Students begin by developing core literacy and reading skills. Writing for a real audience (a letter to their primary school) sees students recognise the need for accuracy in punctuation and spelling and to develop an interest in the reader through the use of effective vocabulary. Analysis of a full text, leading to creative writing, is assessed through the reading of Rundell’s ‘Roof-toppers’ where students infer character attributes and analyse language.
The relationships in Shakespeare’s comedy ‘A Midsummer Night’s Dream’ are studied for students to understand that the themes and ideas in Shakespeare’s plays are still relevant today.
Finally, the summer term is spent reading and writing poetry, culminating in the successful, annual event that is the Year 7 Poetry Reading Competition.
In Year 8 we aim to challenge students both in content and ideas. Skills of analysis learnt in Year 7 are now applied to richer and more challenging texts and concepts.
David Grant’s ‘Angels’, a play about the impact of bullying in schools, is used as a stimulus for students to consider the ideas that surround bullying and to use this to write a newspaper article on the subject.
Students are next encouraged to respond personally and to understand the context of WWI by reading Michael Morpurgo’s ‘Private Peaceful’. Analysis of the effectiveness of Morpurgo’s language in conveying this period of history to a modern reader will be the focus of the end of unit assessment.
Political texts and the impact of digital media will be the final written assessment as students will analyse then apply language skills to persuade and influence.
Finally, a literary anthology of extracts and poems from Sophocles to Carol Ann Duffy will see students analyse how writers have written about the theme madness across time.

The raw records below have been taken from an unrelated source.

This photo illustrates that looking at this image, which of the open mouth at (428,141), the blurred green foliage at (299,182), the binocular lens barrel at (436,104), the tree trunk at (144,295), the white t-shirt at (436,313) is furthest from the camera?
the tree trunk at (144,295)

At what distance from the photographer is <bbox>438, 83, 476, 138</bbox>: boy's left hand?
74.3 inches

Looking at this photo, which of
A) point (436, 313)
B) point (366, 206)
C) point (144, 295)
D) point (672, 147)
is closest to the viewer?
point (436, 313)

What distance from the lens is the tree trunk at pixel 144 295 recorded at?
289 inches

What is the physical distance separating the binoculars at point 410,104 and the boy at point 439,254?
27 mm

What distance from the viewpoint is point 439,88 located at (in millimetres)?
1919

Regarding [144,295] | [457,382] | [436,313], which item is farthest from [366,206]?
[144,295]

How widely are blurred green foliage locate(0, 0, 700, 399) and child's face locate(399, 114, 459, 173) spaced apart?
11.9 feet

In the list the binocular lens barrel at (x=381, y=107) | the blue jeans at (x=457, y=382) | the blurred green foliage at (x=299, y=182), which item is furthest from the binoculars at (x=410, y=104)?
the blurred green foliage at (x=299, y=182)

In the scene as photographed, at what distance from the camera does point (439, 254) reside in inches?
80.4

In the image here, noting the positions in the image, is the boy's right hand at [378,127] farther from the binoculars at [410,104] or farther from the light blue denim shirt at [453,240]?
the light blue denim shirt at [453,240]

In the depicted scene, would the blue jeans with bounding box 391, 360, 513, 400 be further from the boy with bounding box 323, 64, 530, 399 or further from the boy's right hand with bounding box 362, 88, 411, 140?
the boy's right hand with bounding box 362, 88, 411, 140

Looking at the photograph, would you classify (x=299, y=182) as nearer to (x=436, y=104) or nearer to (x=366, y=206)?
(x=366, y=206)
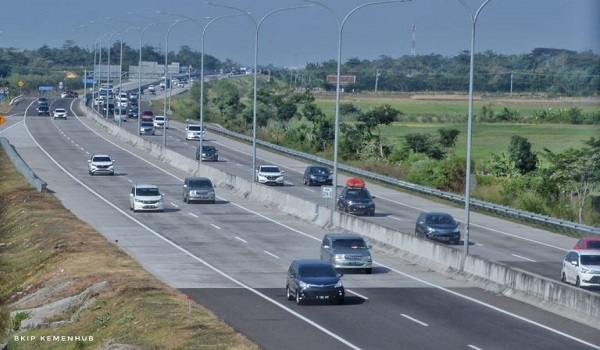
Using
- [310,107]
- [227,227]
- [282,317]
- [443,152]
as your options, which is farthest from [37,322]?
[310,107]

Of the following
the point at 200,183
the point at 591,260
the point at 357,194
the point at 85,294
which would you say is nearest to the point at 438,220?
the point at 357,194

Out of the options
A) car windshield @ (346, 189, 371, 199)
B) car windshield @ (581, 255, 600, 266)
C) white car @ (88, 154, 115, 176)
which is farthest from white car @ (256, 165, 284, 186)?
car windshield @ (581, 255, 600, 266)

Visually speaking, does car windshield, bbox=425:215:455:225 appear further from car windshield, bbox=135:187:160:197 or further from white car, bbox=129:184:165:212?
car windshield, bbox=135:187:160:197

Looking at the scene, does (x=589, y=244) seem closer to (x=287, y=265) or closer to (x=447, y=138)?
(x=287, y=265)

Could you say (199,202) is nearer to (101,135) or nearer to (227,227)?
(227,227)

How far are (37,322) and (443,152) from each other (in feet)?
233

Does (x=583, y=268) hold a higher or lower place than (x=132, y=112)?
lower

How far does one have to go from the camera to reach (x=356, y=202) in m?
58.2

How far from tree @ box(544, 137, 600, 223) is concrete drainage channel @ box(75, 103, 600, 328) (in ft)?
64.6

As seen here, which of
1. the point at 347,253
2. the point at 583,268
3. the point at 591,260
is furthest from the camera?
the point at 347,253

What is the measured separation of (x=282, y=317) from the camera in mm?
29203

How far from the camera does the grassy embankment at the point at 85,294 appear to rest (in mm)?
26469

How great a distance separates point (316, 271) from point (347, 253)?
685 cm

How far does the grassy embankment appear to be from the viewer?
26.5 meters
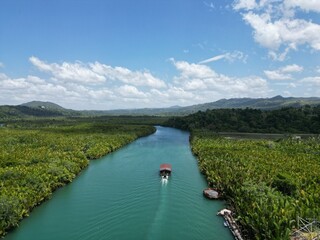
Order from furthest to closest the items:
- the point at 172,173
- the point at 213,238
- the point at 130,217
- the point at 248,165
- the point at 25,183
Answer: the point at 172,173, the point at 248,165, the point at 25,183, the point at 130,217, the point at 213,238

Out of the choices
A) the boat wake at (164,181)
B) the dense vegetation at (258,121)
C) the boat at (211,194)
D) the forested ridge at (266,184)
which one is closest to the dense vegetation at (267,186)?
the forested ridge at (266,184)

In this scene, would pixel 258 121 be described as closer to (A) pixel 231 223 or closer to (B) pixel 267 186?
(B) pixel 267 186

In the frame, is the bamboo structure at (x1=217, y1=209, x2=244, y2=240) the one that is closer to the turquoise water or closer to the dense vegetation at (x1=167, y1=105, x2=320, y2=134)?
the turquoise water

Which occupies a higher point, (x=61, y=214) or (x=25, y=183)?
(x=25, y=183)

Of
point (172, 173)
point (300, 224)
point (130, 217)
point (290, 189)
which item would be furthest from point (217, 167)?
point (300, 224)

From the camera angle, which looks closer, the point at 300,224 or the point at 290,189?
the point at 300,224

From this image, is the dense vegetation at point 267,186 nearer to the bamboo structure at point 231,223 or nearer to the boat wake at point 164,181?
the bamboo structure at point 231,223

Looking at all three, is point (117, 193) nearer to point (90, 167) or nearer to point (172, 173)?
point (172, 173)

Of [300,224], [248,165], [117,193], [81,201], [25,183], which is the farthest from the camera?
[248,165]

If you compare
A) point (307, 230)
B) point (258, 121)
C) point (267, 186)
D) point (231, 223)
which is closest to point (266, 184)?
point (267, 186)
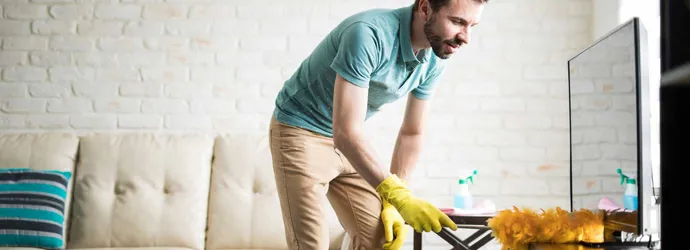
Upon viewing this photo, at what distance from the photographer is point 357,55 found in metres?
1.62

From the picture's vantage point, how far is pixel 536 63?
125 inches

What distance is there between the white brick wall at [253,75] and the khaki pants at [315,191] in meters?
1.24

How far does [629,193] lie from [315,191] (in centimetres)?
76

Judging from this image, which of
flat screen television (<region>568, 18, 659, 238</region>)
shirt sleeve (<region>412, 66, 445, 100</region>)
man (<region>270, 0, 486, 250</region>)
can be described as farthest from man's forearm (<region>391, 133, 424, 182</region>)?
flat screen television (<region>568, 18, 659, 238</region>)

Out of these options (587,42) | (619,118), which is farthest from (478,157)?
(619,118)

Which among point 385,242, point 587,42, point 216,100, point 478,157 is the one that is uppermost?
point 587,42

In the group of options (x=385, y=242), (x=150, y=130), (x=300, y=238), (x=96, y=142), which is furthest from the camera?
(x=150, y=130)

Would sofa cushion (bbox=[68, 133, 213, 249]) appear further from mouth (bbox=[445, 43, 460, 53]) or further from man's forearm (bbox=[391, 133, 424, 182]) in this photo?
mouth (bbox=[445, 43, 460, 53])

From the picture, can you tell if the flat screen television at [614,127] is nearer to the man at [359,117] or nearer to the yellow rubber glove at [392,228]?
the man at [359,117]

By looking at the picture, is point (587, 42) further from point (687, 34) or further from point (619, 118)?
point (687, 34)

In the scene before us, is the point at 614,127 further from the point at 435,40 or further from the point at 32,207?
the point at 32,207

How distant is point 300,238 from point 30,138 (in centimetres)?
179

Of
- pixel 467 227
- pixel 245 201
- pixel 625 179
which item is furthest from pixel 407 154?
pixel 245 201

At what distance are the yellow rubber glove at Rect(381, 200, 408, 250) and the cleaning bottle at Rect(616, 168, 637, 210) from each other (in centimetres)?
67
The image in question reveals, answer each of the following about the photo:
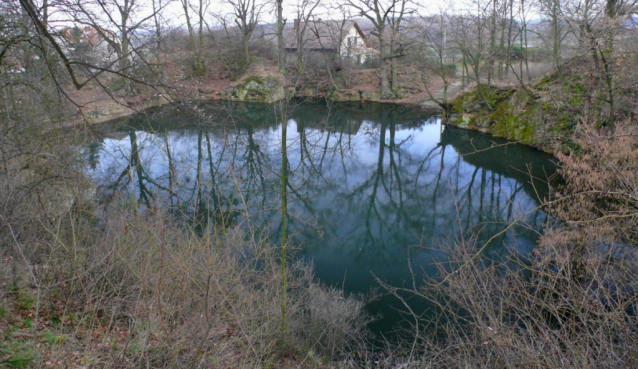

The Year 9 English curriculum is designed to fully prepare students for the demands of the GCSE course that they will undertake in Year 10. Students will develop their reading, inference and analytical skills by reading and responding to challenging ideas surrounding the texts they study. Colonialism in Shakespeare’s ‘The Tempest’ and the dystopian fictional elements in ‘1984’ and ‘The Hunger Games’ are studied as well as universal themes in John Steinbeck’s classic ‘Of Mice and Men’. Students develop creative writing skills, by writing in response to picture stimuli, and then progress to writing non-fiction texts where they argue their own viewpoints.